In short, you can never be sure with .csv.
All of that being said … if you had some fairly clean .csv data lying around you wanted to import, you could use the pandas library to read the data and then create an xarray Dataset out of it.
How, is left as an exercise to the reader, but we left some tips below.
Click to reveal tips!
Assuming a csv file with the timepoints in the first row, and the spectral coordinate (e.g. wavelengths) in the fist column.
-2.0,0.0,2.0,10.0,100.0,1000.0
420,0,10,15,5,1,0
520,1,100,25,7,2,0
620,0,25,15,2,1,0
Then this bit of Python code could read in your data.
import pandas as pd
import numpy as np
import xarray as xr
from pathlib import Path
filepath = Path(r"file_that_burned_a_hole_in_your_pocket.csv")
# Load the CSV file into a pandas DataFrame
df = pd.read_csv(filepath, delimiter=',')
# Convert index and columns to numeric, ignoring any non-numeric values
df.index = pd.to_numeric(df.index, errors='coerce')
df.columns = pd.to_numeric(df.columns, errors='coerce')
# Remove any rows or columns that couldn't be converted to numeric
df = df.loc[df.index.notnull(), df.columns.notnull()]
# Extract the coordinates (assuming they were in the .csv file)

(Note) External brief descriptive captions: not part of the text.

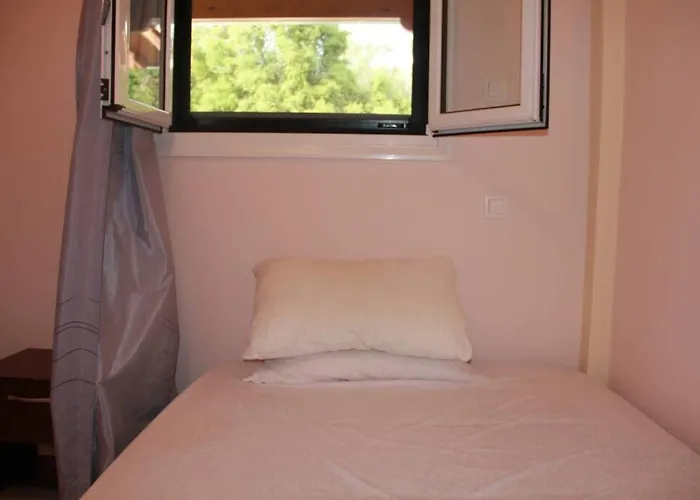 Vardia & * Mikros Gialos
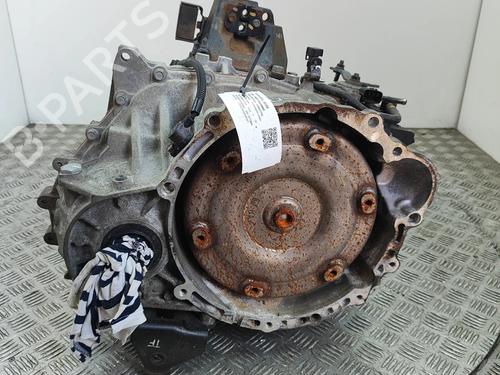 Used Gearbox VOLVO XC60 II (246) T8 Hybrid AWD (407 hp) 29541917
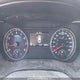 KNAF45A75M5095507 2021 Kia Forte5 Gt/Gt Limited auction photo thumbnail 7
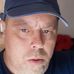 Dave Osborn - Facebook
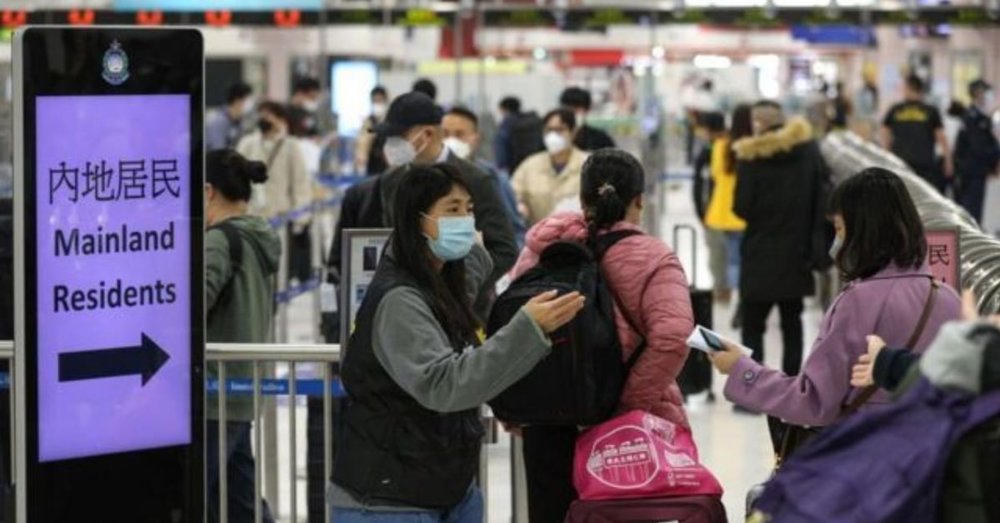 tin-tuc-du-lich-trung-quoc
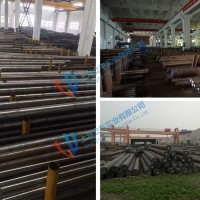 上海立午現(xiàn)貨銷售T10圓鋼 T10圓棒 T10工具鋼棒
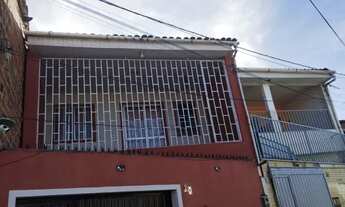 Imagem 3: Casa 3/4 com Quintal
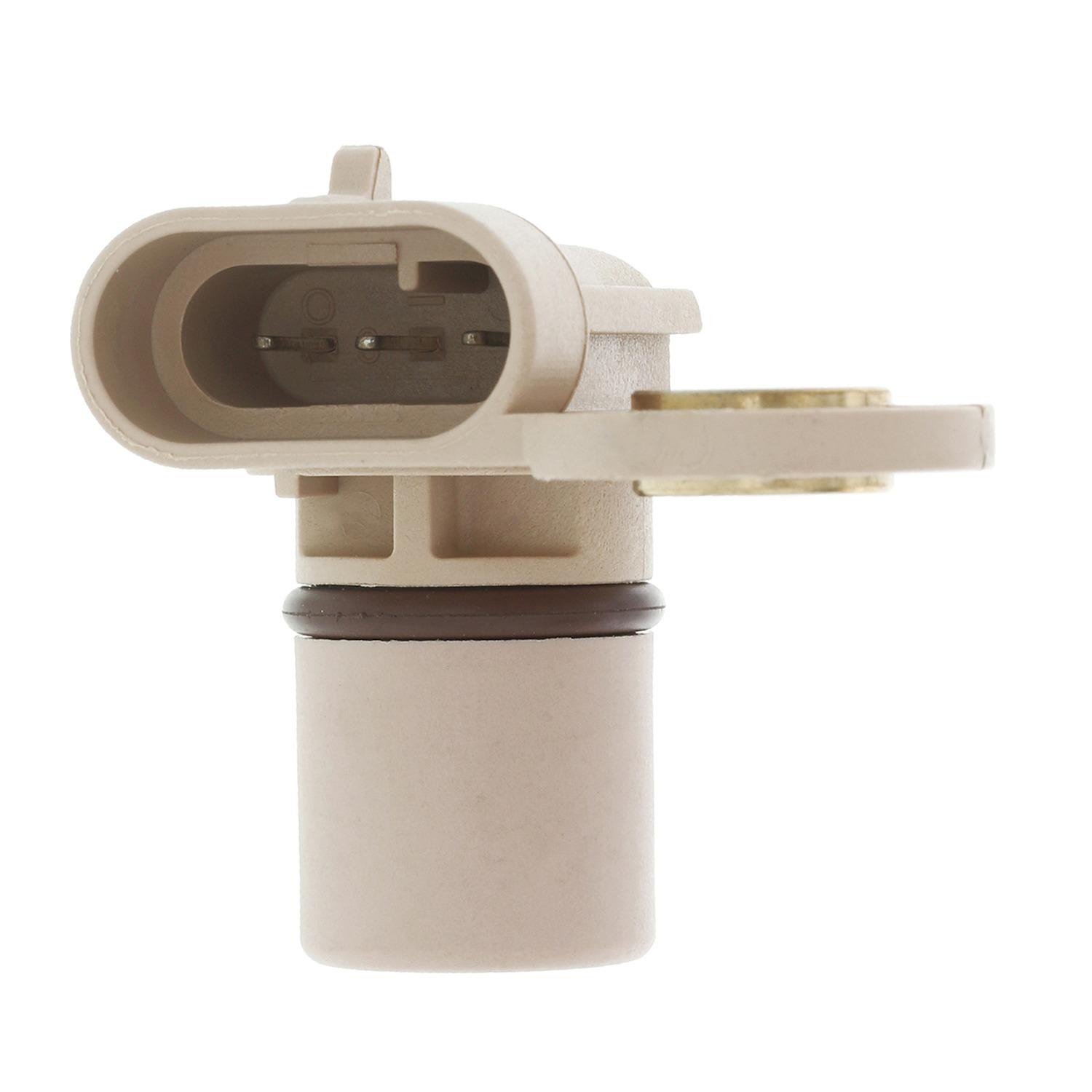 MotoRad 1CS127 - Engine Camshaft Position Sensor MotoRad 1CS127 Engine Camshaft Position Sensor product image 4 of 9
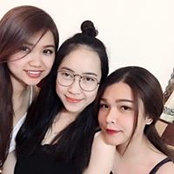 Nguyen Hami's photo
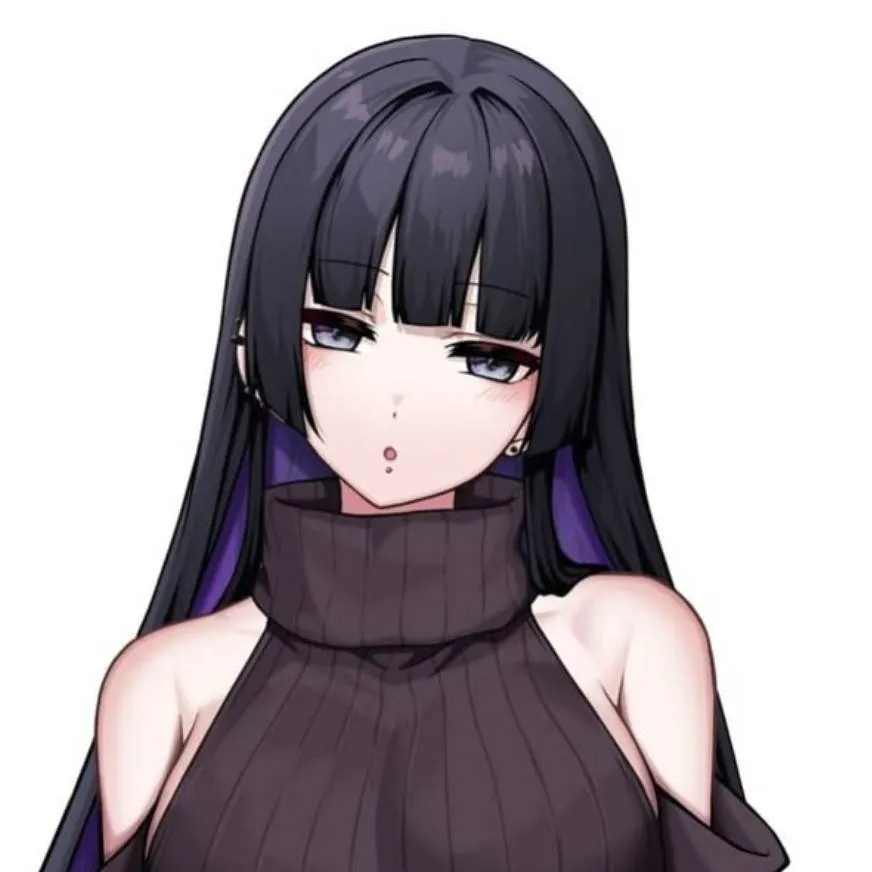 chat with ai character: alexandra/e
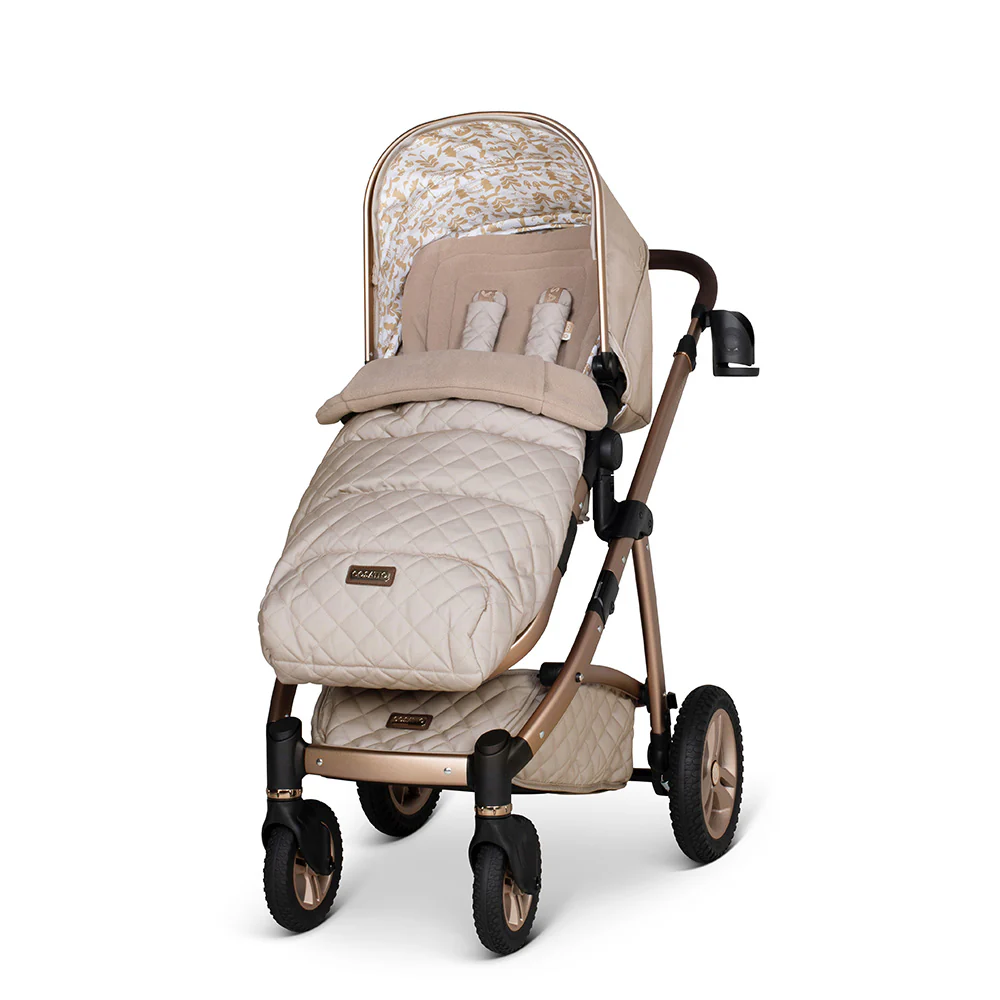 Wow 2 Everything Bundle Whisper - Image 10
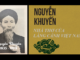 tac-gia-nguyen-khuyen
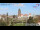 Webcam in Darmstadt, 9.7 mi away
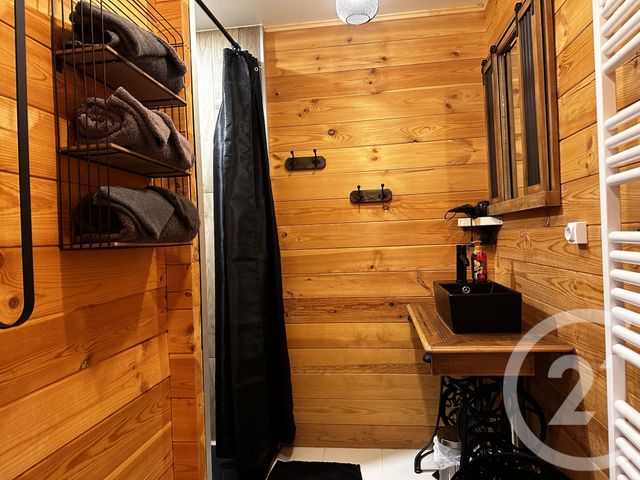 maison à vendre - 6 pièces - 112.0 m2 - LA MADELAINE SOUS MONTREUIL - 62 - NORD-PAS-DE-CALAIS - Century 21 Les 3 Vallées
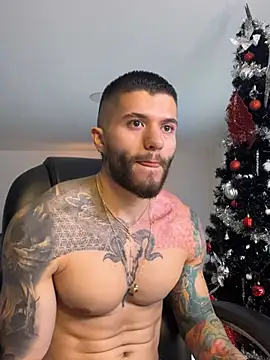 Frank Farrell online show from 21, 12, 2024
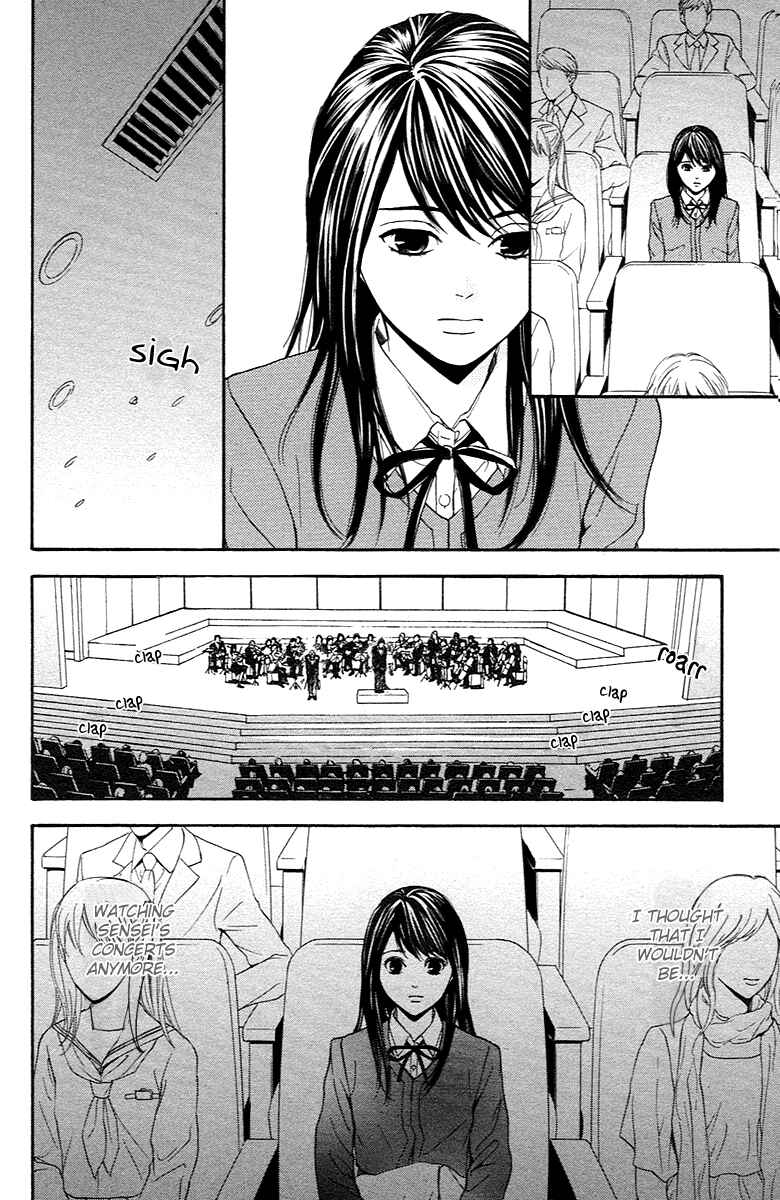 Page 31 Chapter 2 Veins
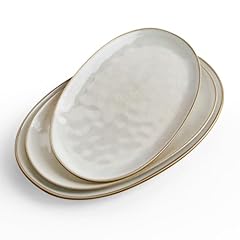 Famiware serving platter for sale  Delivered anywhere in USA 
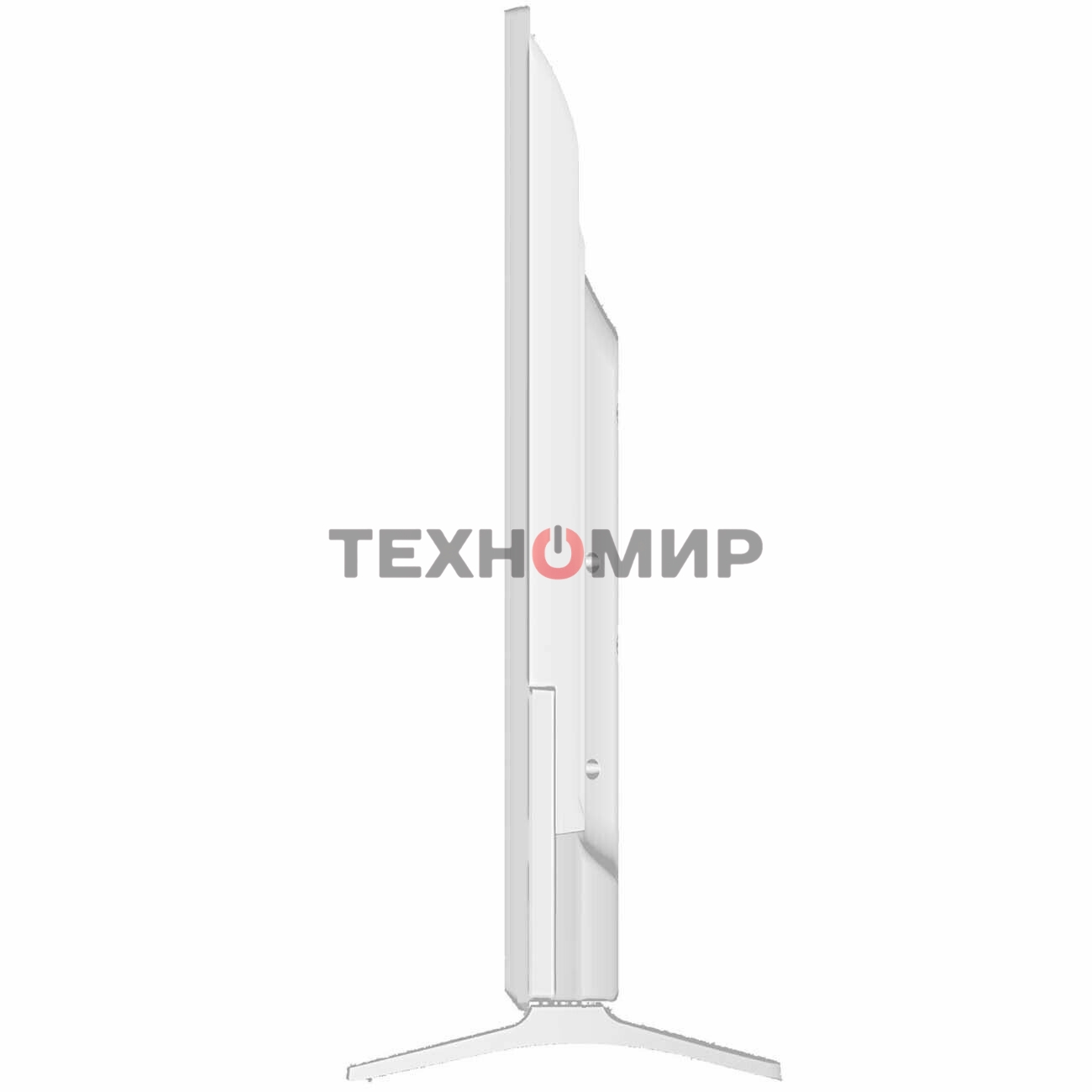 Телевизор Asano 32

timepoints = np.array(df.columns.values).astype(float)
wavelengths = np.array(df.index.values).astype(float)
dataset = xr.DataArray(
df.values.T,
dims=["time", "spectral"],
coords={"time": timepoints, "spectral": wavelengths},
).to_dataset(name="data")
dataset
# pro tip, try to plot it to see if it was read in correctly.
plot_data_overview(dataset,linlog=True);
At some point we will add a more robust and battle tested csv_to_dataset function to the pyglotaran_extras package, but even then the above continues to hold true.